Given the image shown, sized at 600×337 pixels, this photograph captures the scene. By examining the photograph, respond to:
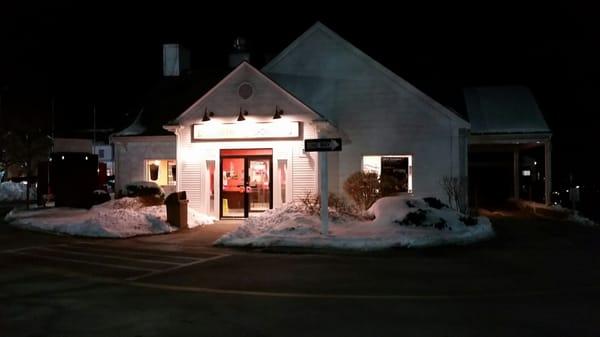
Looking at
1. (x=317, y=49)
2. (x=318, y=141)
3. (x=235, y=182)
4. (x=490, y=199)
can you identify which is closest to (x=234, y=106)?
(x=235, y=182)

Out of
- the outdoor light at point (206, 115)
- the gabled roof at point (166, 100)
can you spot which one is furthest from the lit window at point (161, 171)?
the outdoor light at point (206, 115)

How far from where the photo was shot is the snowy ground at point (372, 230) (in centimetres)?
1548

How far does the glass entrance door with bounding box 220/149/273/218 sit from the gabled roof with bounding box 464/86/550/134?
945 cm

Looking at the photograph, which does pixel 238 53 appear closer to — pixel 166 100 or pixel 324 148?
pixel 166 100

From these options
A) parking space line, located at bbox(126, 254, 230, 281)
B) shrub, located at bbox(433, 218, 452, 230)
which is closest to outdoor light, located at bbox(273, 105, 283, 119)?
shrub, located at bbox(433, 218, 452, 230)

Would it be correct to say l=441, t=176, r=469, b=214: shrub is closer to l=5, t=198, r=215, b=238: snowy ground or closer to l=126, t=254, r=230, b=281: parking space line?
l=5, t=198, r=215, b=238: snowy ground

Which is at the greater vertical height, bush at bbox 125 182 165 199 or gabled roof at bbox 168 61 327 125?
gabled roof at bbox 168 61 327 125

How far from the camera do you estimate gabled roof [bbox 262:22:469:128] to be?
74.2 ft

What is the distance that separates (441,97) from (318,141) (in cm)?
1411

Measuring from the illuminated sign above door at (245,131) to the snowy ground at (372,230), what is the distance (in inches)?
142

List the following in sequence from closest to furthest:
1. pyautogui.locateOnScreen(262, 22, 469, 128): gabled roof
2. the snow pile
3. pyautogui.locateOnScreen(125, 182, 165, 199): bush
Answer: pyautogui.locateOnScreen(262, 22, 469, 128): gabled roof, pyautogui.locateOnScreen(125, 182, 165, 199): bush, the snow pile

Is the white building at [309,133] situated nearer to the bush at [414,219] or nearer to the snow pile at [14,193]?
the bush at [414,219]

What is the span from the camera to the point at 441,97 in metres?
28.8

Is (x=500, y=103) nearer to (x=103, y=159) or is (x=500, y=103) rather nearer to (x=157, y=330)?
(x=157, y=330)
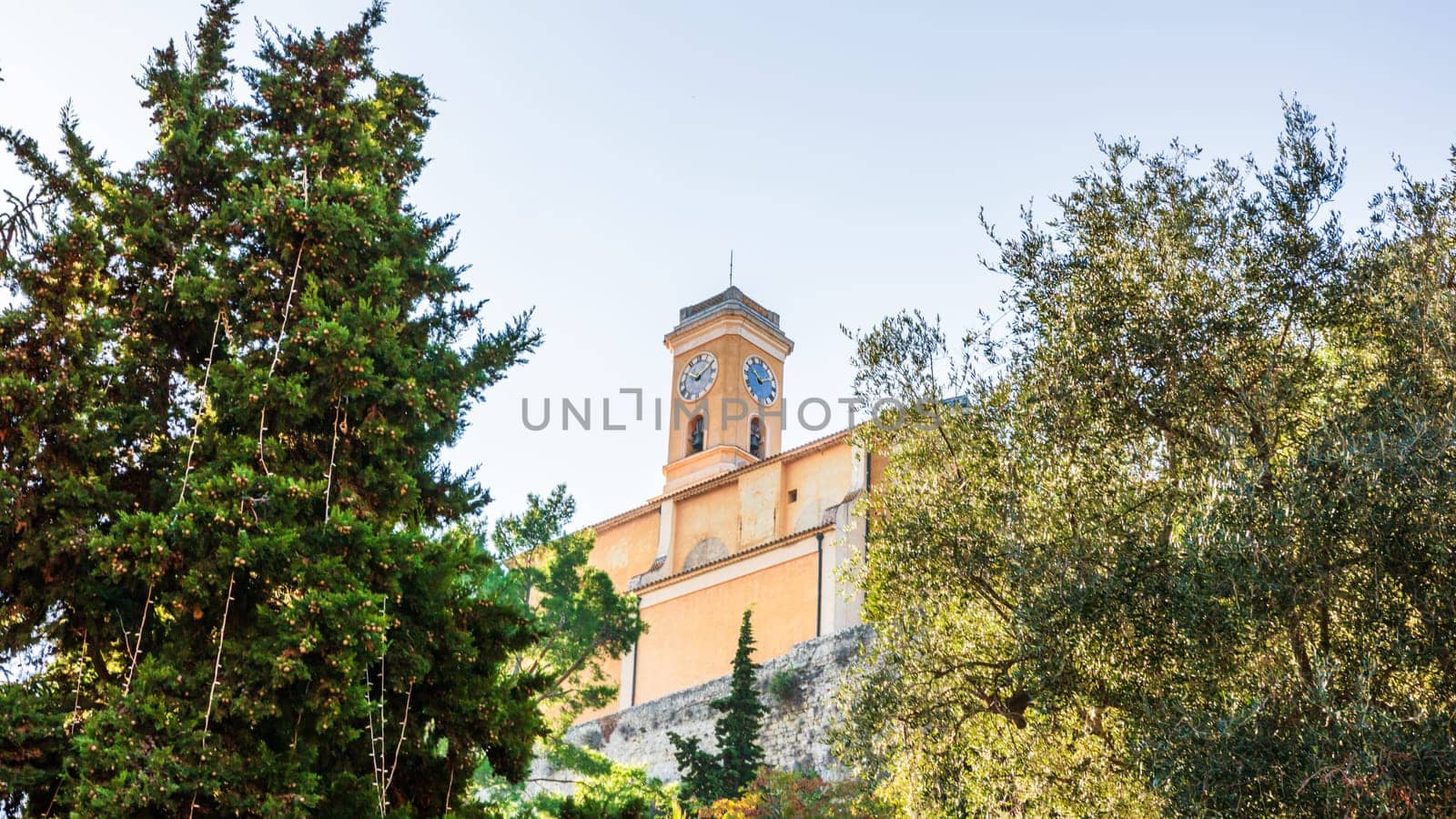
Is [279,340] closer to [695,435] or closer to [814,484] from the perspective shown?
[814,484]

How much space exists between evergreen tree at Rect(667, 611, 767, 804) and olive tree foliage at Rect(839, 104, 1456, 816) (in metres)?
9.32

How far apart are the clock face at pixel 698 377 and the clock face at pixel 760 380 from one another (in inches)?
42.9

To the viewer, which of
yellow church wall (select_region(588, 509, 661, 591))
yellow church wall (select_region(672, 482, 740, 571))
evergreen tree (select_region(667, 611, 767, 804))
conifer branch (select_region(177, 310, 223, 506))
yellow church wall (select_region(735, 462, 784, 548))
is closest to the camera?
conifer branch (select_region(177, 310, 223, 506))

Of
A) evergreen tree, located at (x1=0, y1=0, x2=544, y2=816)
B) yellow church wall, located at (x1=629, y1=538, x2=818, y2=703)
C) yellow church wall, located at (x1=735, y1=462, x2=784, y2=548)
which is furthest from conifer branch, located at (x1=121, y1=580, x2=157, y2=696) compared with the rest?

# WHAT YOU HAVE TO DO:
Print every one of the lines above word for word, from the first line to the last, and leave out the pictures.

# WRITTEN RESPONSE:
Given the image shown, sized at 600×337 pixels, this photograph captures the scene. By examining the photograph, respond to:
Looking at
1. (x=317, y=49)
2. (x=318, y=141)
3. (x=235, y=182)
4. (x=490, y=199)
can you identify which is closest to (x=234, y=106)?
(x=235, y=182)

Out of
- the outdoor light at point (206, 115)
- the gabled roof at point (166, 100)
can you spot which one is furthest from the lit window at point (161, 171)?
the outdoor light at point (206, 115)

How far from where the photo was shot is the snowy ground at point (372, 230) (in centimetres)?
1548

How far does the glass entrance door with bounding box 220/149/273/218 sit from the gabled roof with bounding box 464/86/550/134?
945 cm

Looking at the photograph, which does pixel 238 53 appear closer to — pixel 166 100 or pixel 324 148?
pixel 166 100

From these options
A) parking space line, located at bbox(126, 254, 230, 281)
B) shrub, located at bbox(433, 218, 452, 230)
which is closest to outdoor light, located at bbox(273, 105, 283, 119)?
shrub, located at bbox(433, 218, 452, 230)

Would it be correct to say l=441, t=176, r=469, b=214: shrub is closer to l=5, t=198, r=215, b=238: snowy ground or closer to l=126, t=254, r=230, b=281: parking space line?
l=5, t=198, r=215, b=238: snowy ground

Which is at the greater vertical height, bush at bbox 125 182 165 199 or gabled roof at bbox 168 61 327 125?
gabled roof at bbox 168 61 327 125

How far from the camera do you estimate gabled roof [bbox 262:22:469:128] to be?
74.2 ft

What is the distance that separates (441,97) from (318,141) (in cm)?
1411

Measuring from the illuminated sign above door at (245,131) to the snowy ground at (372,230), what is the distance (in inches)?
142

List the following in sequence from closest to furthest:
1. pyautogui.locateOnScreen(262, 22, 469, 128): gabled roof
2. the snow pile
3. pyautogui.locateOnScreen(125, 182, 165, 199): bush
Answer: pyautogui.locateOnScreen(262, 22, 469, 128): gabled roof, pyautogui.locateOnScreen(125, 182, 165, 199): bush, the snow pile

Is the white building at [309,133] situated nearer to the bush at [414,219] or nearer to the snow pile at [14,193]?
the bush at [414,219]

What is the span from the camera to the point at 441,97 in metres?
28.8

Is (x=500, y=103) nearer to (x=103, y=159) or is (x=500, y=103) rather nearer to (x=157, y=330)?
(x=157, y=330)
Is [279,340] closer to [695,435] or closer to [814,484] from the perspective shown?
[814,484]

How much space exists between evergreen tree at Rect(667, 611, 767, 804) and olive tree foliage at Rect(839, 104, 1456, 816) (in metres)?
9.32

How far apart are the clock face at pixel 698 377 and the clock face at pixel 760 380 from one another (in inches)?
42.9

To the viewer, which of
yellow church wall (select_region(588, 509, 661, 591))
yellow church wall (select_region(672, 482, 740, 571))
evergreen tree (select_region(667, 611, 767, 804))
conifer branch (select_region(177, 310, 223, 506))
yellow church wall (select_region(735, 462, 784, 548))
is closest to the camera?
conifer branch (select_region(177, 310, 223, 506))

Of
A) evergreen tree, located at (x1=0, y1=0, x2=544, y2=816)
B) yellow church wall, located at (x1=629, y1=538, x2=818, y2=703)
C) yellow church wall, located at (x1=735, y1=462, x2=784, y2=548)
which is furthest from conifer branch, located at (x1=121, y1=580, x2=157, y2=696) compared with the rest?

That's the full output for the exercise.